Adab Bersahabat dengan Orang Kaya disusun Oleh Sayyid Muhammad Yusuf Aidid, S.Pd, M.Si, CETP (Dosen Pendidikan Agama Islam Universitas Indonesia dan PNJ)


              Secara naluriah, ketika kita melihat orang yang mempunyai kedudukan dalam harta dan jabatan maka ada keinginan kita untuk menjadi seperti dia. Paling tidak ingin berteman dengan dia, untuk mengambil yang bermanfaat untuk diinternalisasikan ke dalam kehidupan kita. Entah cara berbisnisnya, cara berkomunikasinya, atau cara berinteraksi dengan kalangan atas. Sehingga kita menjadi tahu seberapa jauh tindak tutur seorang yang diamanahkan Allah dalam harta dalam keseharian.

            Namun di sisi lain ketika kita bershabat dengan orang kaya harus mempunyai adab. Imam Qusyairi pernah ditanya oleh muridnya, “Ya Syekh, bagaimana cara bersahabat yang baik dengan orang-orang kaya?” Imam Qusyairi menjawab, “Kamu bisa memposisikan dirimu ketika berhadapan dengan mereka, tinggalkan ketamakan yang ada pada diri mereka, jangan terlalu berharap dengan mereka, dan keluarkan bayang diri mereka dalam hati kamu.”

            Melalui pernyataan Imam Qusyairi maka bisa diambil satu pandangan bahwa ketika kita bersahabat dengan orang kaya maka dilarang untuk untuk menghamba kepadanya, serta bisa menjauhi sisi kerakusan atas jabatan, harta, dan kedudukan pada dirinya, dan jika ada kata-kata dan tindankan yang kurang pantas tertuju pada diri kita maka maklumi saja. Pandangan-pandangan tersebut membuat diri kita sadar bahwa ada istilah “Di atas langit ada langit”. Di atas orang kaya ada yang paling dan terkaya yaitu Sang Maha Kaya.

            Imam Qusyairi berkata, “Seorang yang kaya ia harus peduli kepada seorang fakir dengan mengeluarkan hartanya dengan sikap santun. Sebaliknya adab seorang fakir dengan orang kaya yaitu mengeluarkan diri si kaya dari hatinya. Maka pada harta si kaya itu bisa diberikan untuk mengisi kekosongan dari apa yang tidak dimiliki si fakir. Sedangkan hati si fakir diperbaiki dengan cara menjahui penghambaan dari dirinya serta jangan menjadikan kebaikan si kaya sebagai sandaran.”

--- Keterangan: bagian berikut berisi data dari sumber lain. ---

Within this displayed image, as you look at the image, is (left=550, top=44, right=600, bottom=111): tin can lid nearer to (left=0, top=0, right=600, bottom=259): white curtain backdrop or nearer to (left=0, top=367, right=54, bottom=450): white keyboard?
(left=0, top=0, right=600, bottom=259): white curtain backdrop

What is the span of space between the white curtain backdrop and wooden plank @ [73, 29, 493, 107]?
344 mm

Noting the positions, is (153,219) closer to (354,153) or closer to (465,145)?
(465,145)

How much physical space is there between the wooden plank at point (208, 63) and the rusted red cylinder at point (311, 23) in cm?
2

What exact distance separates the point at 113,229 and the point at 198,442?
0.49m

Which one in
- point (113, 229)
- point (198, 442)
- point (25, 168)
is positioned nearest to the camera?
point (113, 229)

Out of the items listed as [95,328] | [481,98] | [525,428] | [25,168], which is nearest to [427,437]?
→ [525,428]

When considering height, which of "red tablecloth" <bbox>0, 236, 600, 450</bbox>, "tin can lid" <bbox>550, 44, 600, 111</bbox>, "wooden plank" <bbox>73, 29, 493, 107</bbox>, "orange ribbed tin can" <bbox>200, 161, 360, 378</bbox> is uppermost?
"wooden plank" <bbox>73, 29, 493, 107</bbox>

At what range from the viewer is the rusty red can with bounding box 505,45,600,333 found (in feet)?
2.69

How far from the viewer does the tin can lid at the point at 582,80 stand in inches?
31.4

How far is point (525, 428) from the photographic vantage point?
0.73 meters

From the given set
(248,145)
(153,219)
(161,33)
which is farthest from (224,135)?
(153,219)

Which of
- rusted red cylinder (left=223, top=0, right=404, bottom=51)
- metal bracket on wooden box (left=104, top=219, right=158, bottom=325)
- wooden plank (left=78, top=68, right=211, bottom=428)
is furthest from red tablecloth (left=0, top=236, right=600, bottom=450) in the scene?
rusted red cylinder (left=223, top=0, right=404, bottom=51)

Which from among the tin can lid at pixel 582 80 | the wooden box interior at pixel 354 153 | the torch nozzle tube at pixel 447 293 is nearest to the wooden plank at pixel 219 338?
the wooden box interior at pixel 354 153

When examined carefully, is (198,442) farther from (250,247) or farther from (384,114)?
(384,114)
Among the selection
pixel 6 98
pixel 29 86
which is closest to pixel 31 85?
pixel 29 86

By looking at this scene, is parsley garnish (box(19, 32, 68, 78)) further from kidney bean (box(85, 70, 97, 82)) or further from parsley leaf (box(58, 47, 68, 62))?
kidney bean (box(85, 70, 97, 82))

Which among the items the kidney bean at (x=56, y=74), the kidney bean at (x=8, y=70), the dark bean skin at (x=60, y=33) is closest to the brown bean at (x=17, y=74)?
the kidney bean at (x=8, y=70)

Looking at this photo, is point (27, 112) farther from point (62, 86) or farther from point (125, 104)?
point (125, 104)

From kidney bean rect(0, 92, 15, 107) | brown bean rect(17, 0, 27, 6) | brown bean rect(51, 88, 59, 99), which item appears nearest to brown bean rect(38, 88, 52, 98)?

            Pernyataan di atas bisa dimaknai bahwa si kaya itu wajib memberi perhatian kepada si fakir. Sebab derajatnya sudah mencapai muzzaki yaitu orang sudah berkewajiban mengeluarkan zakat atau sedekah. Karena harta yang telah didapat oleh si kaya itu masih dalam posisi bruto (kotor). Maka untuk mennettokan hartanya dengan mengeluarkan hartanya dalam bentuk zakat, infaq, dan sedekah.

            Imam Qusyairi berujar lagi, “Tidak sepantasnya seseorang itu yakin bahwa kepemilikan harta seorang yang kaya diutamakan untuk mengentaskan kemiskinan. Sungguh kondisi seperti itu akan membuatnya takabur. Bahkan di sisi lain wajib bagi seseorang itu yakin setiap individu itu bisa lebih baik dari dirinya.”